Maybe Jerry Mander was following in the large footsteps of Marshall McCluhan, and others who have worked in a field one might call "technological epistemology." It's very difficult to get your mind around, because it requires us to simply give up the notion that we can trust the mass media information that lies at the core of our roof-brain chatter, our dinner table conversations, our blogging, our confidence that we have any idea about what's going on in the world at large. Our picture of reality is "mediated," in Mander's word, through television; it is not direct; it is not based upon unfiltered sensory inputs; it is edited; it is systematically biased by the demands of the medium itself.

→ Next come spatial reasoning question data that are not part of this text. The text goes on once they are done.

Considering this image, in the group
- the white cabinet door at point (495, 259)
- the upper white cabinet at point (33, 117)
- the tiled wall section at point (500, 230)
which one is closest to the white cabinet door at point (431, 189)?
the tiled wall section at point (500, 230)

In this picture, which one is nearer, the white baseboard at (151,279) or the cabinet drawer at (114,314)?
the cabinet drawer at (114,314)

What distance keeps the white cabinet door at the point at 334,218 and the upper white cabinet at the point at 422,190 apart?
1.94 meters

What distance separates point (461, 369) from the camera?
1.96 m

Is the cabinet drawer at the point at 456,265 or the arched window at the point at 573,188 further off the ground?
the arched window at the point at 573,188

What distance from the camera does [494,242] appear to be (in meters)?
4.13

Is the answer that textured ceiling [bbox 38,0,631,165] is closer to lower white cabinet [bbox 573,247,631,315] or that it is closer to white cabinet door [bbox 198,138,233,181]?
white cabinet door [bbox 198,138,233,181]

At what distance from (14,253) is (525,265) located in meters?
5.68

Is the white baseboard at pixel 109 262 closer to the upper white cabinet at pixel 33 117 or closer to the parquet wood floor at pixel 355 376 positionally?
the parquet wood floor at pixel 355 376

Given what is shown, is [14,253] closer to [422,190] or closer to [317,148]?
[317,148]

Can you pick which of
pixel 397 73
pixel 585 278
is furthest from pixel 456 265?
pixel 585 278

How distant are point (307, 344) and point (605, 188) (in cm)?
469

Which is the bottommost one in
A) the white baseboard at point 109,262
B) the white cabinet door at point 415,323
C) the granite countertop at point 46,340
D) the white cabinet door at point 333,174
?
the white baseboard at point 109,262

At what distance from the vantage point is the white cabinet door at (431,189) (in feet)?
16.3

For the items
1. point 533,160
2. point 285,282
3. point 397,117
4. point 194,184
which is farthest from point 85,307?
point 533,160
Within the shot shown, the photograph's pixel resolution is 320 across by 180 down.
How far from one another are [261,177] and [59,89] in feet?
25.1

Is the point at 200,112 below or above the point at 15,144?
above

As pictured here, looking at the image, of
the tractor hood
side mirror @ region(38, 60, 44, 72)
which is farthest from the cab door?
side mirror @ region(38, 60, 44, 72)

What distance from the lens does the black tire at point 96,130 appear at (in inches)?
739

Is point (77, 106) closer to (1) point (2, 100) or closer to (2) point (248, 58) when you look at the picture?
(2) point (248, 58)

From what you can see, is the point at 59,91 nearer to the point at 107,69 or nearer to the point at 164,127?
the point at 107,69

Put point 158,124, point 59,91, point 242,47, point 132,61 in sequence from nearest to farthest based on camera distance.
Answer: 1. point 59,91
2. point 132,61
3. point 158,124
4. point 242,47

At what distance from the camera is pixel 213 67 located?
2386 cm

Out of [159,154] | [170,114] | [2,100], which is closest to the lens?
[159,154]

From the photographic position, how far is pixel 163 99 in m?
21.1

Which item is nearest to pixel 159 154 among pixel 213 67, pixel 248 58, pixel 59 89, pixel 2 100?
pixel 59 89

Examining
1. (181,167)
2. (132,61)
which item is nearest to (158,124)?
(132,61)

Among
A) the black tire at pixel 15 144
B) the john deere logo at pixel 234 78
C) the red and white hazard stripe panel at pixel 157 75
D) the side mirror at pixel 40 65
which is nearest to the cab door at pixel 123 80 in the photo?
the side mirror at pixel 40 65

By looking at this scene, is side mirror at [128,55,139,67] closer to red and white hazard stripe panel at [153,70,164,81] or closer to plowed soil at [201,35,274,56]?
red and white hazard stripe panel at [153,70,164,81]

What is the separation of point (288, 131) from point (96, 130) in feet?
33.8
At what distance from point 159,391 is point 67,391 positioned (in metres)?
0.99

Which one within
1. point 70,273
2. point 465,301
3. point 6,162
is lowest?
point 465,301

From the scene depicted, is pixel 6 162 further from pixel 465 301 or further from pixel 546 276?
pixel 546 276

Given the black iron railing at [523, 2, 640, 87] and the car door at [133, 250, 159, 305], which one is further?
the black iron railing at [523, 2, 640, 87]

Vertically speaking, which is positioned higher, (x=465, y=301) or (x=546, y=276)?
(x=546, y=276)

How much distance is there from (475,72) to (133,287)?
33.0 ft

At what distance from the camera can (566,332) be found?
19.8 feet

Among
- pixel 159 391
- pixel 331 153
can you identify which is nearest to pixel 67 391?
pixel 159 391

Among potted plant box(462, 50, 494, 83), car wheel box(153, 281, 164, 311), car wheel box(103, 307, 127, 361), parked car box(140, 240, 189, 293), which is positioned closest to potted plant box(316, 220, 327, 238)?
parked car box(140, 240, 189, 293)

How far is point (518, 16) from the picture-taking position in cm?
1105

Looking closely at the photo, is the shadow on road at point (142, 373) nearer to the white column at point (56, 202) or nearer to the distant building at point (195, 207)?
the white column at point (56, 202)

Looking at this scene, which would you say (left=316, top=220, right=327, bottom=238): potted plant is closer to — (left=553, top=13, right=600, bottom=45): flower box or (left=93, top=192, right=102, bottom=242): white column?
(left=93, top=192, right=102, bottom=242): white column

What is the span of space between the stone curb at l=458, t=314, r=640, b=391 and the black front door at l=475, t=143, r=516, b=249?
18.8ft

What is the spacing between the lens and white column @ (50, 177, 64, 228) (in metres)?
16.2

The election of George W. Bush, a phenomenon of modern history which always vexes my understanding, can perhaps best be understood as yet another unholy manifestation of the dark truth at the center of Mander's work. We do not elect national leaders on the basis of first-hand perceptions. We elect them on the basis of manufactured images which are packaged and sold to privately owned television stations. The successful leaders are those who have become most adept at the manipulation of the imagery, who know how to avoid the "sound bite" error of ever saying anything blunt which would look bad out of context, who know how to impersonate the qualities which appeal to some "real" value in the American voter. Thus, George W. Bush was sold as a folksy, honest, down-to-earth cowboy. Over the long, painful years, most Americans have realized that they were sold a bill of goods, as their unconscious minds have gradually assimilated all the dissonant clues that undercut this false image. But look at all the damage that was done through the power of television's fake and mediated reality in the interim. Had George W. Bush been running for mayor of a town of say 1,000 people, no such mistake could ever have been made. The citizens would have known him for an idiot to begin with. His smug and immature personality would have rubbed everyone the wrong way. He could have remained the town drunk he was always meant to be. But his handlers knew he had the last name, the malleability, and the complete lack of personal convictions which made him ideal for their mass marketing purposes. These are not, alas, the same qualities necessary for a president to deal with actual, immutable reality in the world.

The Iraq War might be seen as a kind of black box, in this epistemological analysis. It is generally conceded that the environment around Baghdad is simply too dangerous to permit thorough reporting. All of the statistics concerning attacks, deaths, injuries, refugees, etc., are systematically distorted by those with a political agenda, without fear of decisive refutation, because no better numbers are available. Those of us watching cable news receive our information in a mediated way, through TV. If television decided to show us, for three solid weeks, images of children walking untroubled toward their school in some Iraqi small town, the American public would gradually change its view. But such images (of the kind Donald Rumsfeld mourned the lack of) are not newsworthy. A car bomb sending an orange-black cloud four stories high in the central part of Baghdad, with a tableau of dismembered bodies and burning vehicles in the foreground, makes good news. People will watch the news and sit through the ads to see such mayhem. And these mediated images, confined to the tight focus of a TV screen which eliminates all context, gradually become our picture of Iraqi reality. I think the American public has turned against the war for a couple of reasons. One, the images of George W. Bush, with his trademark smirk and garbled syntax, sicken most people to the point where they oppose anything he's for. And second, the anti-war imagery, with pictures of gore, explosions, death, is more arresting than anything positive that might be put on the screen. TV doesn't care what's right as long as you watch. It's really that simple.

I don't think Jerry Mander expected TV to go away, and it never will, of course. It's an unthinkable world without the electronic hearth blazing. We derive our false, frustrating, distorted view of life on Earth by looking at it and absorbing its images. Where it will ultimately lead is scary to contemplate.